• Activity:
Word for word, transcribe the lines below and drop the pictures.

════

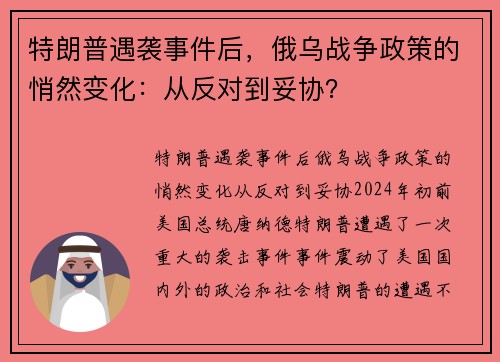 特朗普遇袭事件后，俄乌战争政策的悄然变化：从反对到妥协？

特朗普遇袭事件后俄乌战争政策的悄然变化从反对到妥协2024年初前美国总统唐纳德特朗普遭遇了一次重大的袭击事件事件震动了美国国内外的政治和社会特朗普的遭遇不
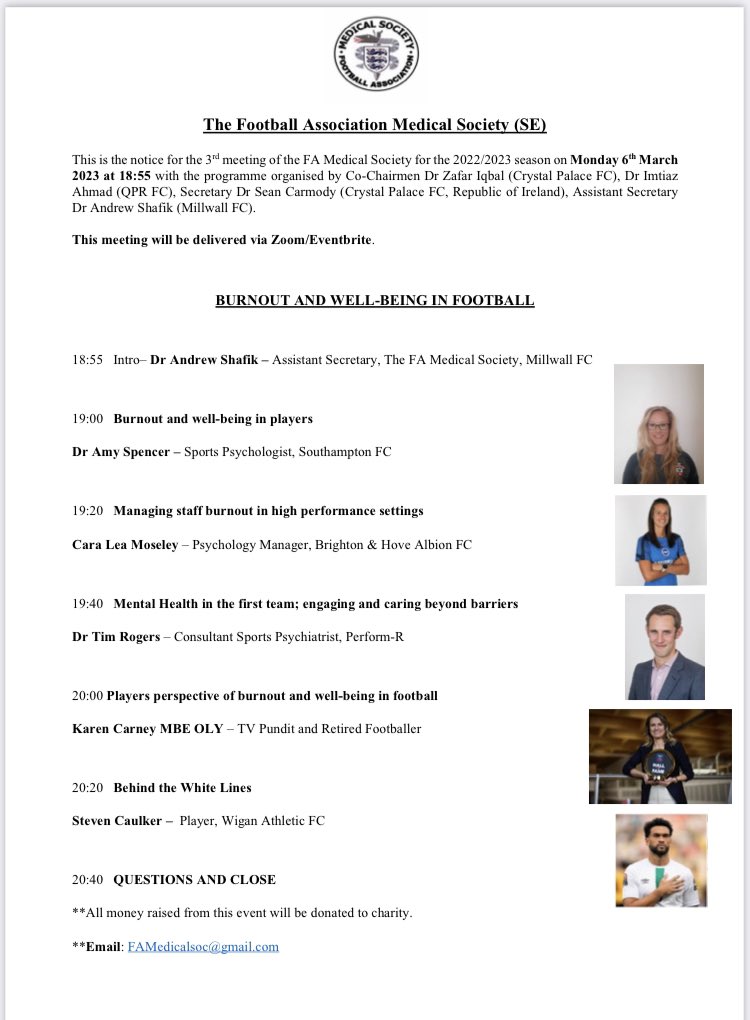 MEDICAL SOCIETY
FOOTBALL ASSOCIATION

The Football Association Medical Society (SE)

This is the notice for the 3rd meeting of the FA Medical Society for the 2022/2023 season on Monday 6th March 2023 at 18:55 with the programme organised by Co-Chairmen Dr Zafar Iqbal (Crystal Palace FC), Dr Imtiaz Ahmad (QPR FC), Secretary Dr Sean Carmody (Crystal Palace FC, Republic of Ireland), Assistant Secretary Dr Andrew Shafik (Millwall FC).

This meeting will be delivered via Zoom/Eventbrite.

BURNOUT AND WELL-BEING IN FOOTBALL

18:55 Intro– Dr Andrew Shafik – Assistant Secretary, The FA Medical Society, Millwall FC

19:00 Burnout and well-being in players

Dr Amy Spencer – Sports Psychologist, Southampton FC

19:20 Managing staff burnout in high performance settings

Cara Lea Moseley – Psychology Manager, Brighton & Hove Albion FC

19:40 Mental Health in the first team; engaging and caring beyond barriers

Dr Tim Rogers – Consultant Sports Psychiatrist, Perform-R

20:00 Players perspective of burnout and well-being in football

Karen Carney MBE OLY – TV Pundit and Retired Footballer

20:20 Behind the White Lines

Steven Caulker – Player, Wigan Athletic FC

20:40 QUESTIONS AND CLOSE

**All money raised from this event will be donated to charity.

**Email: FAMedicalsoc@gmail.com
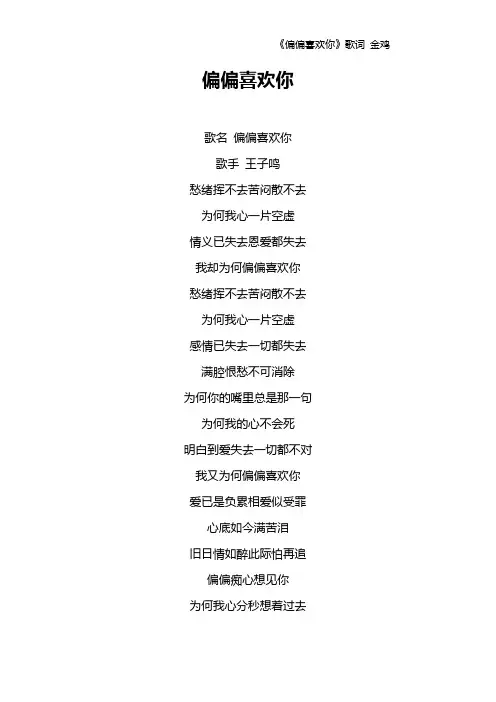 《偏偏喜欢你》歌词 金鸡

偏偏喜欢你

歌名 偏偏喜欢你

歌手 王子鸣

愁绪挥不去苦闷散不去

为何我心一片空虚

情义已失去恩爱都失去

我却为何偏偏喜欢你

愁绪挥不去苦闷散不去

为何我心一片空虚

感情已失去一切都失去

满腔恨愁不可消除

为何你的嘴里总是那一句

为何我的心不会死

明白到爱失去一切都不对

我又为何偏偏喜欢你

爱已是负累相爱似受罪

心底如今满苦泪

旧日情如醉此际怕再追

偏偏痴心想见你

为何我心分秒想着过去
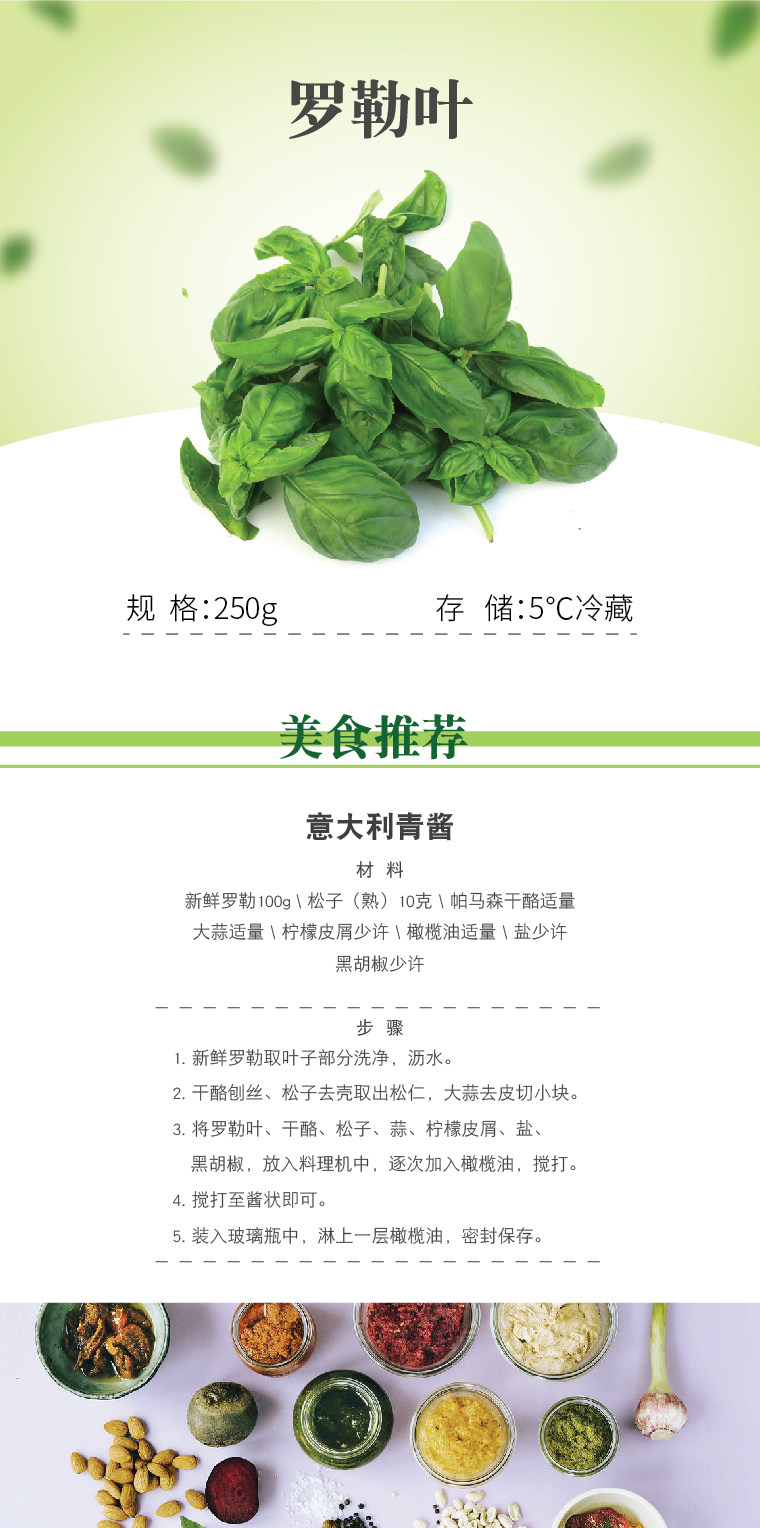 罗勒叶

规 格:250g 存 储:5°C冷藏

美食推荐

意大利青酱

材 料

新鲜罗勒100g \ 松子（熟）10克 \ 帕马森干酪适量

大蒜适量 \ 柠檬皮屑少许 \ 橄榄油适量 \ 盐少许

黑胡椒少许

步 骤

1.新鲜罗勒取叶子部分洗净，沥水。

2.干酪刨丝、松子去壳取出松仁，大蒜去皮切小块。

3.将罗勒叶、干酪、松子、蒜、柠檬皮屑、盐、黑胡椒，放入料理机中，逐次加入橄榄油，搅打。

4.搅打至酱状即可。

5.装入玻璃瓶中，淋上一层橄榄油，密封保存。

════

• Answer below:
 特朗普遇袭事件后，俄乌战争政策的悄然变化：从反对到妥协？

特朗普遇袭事件后俄乌战争政策的悄然变化从反对到妥协2024年初前美国总统唐纳德特朗普遭遇了一次重大的袭击事件事件震动了美国国内外的政治和社会特朗普的遭遇不
 MEDICAL SOCIETY
FOOTBALL ASSOCIATION

The Football Association Medical Society (SE)

This is the notice for the 3rd meeting of the FA Medical Society for the 2022/2023 season on Monday 6th March 2023 at 18:55 with the programme organised by Co-Chairmen Dr Zafar Iqbal (Crystal Palace FC), Dr Imtiaz Ahmad (QPR FC), Secretary Dr Sean Carmody (Crystal Palace FC, Republic of Ireland), Assistant Secretary Dr Andrew Shafik (Millwall FC).

This meeting will be delivered via Zoom/Eventbrite.

BURNOUT AND WELL-BEING IN FOOTBALL

18:55 Intro– Dr Andrew Shafik – Assistant Secretary, The FA Medical Society, Millwall FC

19:00 Burnout and well-being in players

Dr Amy Spencer – Sports Psychologist, Southampton FC

19:20 Managing staff burnout in high performance settings

Cara Lea Moseley – Psychology Manager, Brighton & Hove Albion FC

19:40 Mental Health in the first team; engaging and caring beyond barriers

Dr Tim Rogers – Consultant Sports Psychiatrist, Perform-R

20:00 Players perspective of burnout and well-being in football

Karen Carney MBE OLY – TV Pundit and Retired Footballer

20:20 Behind the White Lines

Steven Caulker – Player, Wigan Athletic FC

20:40 QUESTIONS AND CLOSE

**All money raised from this event will be donated to charity.

**Email: FAMedicalsoc@gmail.com
 《偏偏喜欢你》歌词 金鸡

偏偏喜欢你

歌名 偏偏喜欢你

歌手 王子鸣

愁绪挥不去苦闷散不去

为何我心一片空虚

情义已失去恩爱都失去

我却为何偏偏喜欢你

愁绪挥不去苦闷散不去

为何我心一片空虚

感情已失去一切都失去

满腔恨愁不可消除

为何你的嘴里总是那一句

为何我的心不会死

明白到爱失去一切都不对

我又为何偏偏喜欢你

爱已是负累相爱似受罪

心底如今满苦泪

旧日情如醉此际怕再追

偏偏痴心想见你

为何我心分秒想着过去
 罗勒叶

规 格:250g 存 储:5°C冷藏

美食推荐

意大利青酱

材 料

新鲜罗勒100g \ 松子（熟）10克 \ 帕马森干酪适量

大蒜适量 \ 柠檬皮屑少许 \ 橄榄油适量 \ 盐少许

黑胡椒少许

步 骤

1.新鲜罗勒取叶子部分洗净，沥水。

2.干酪刨丝、松子去壳取出松仁，大蒜去皮切小块。

3.将罗勒叶、干酪、松子、蒜、柠檬皮屑、盐、黑胡椒，放入料理机中，逐次加入橄榄油，搅打。

4.搅打至酱状即可。

5.装入玻璃瓶中，淋上一层橄榄油，密封保存。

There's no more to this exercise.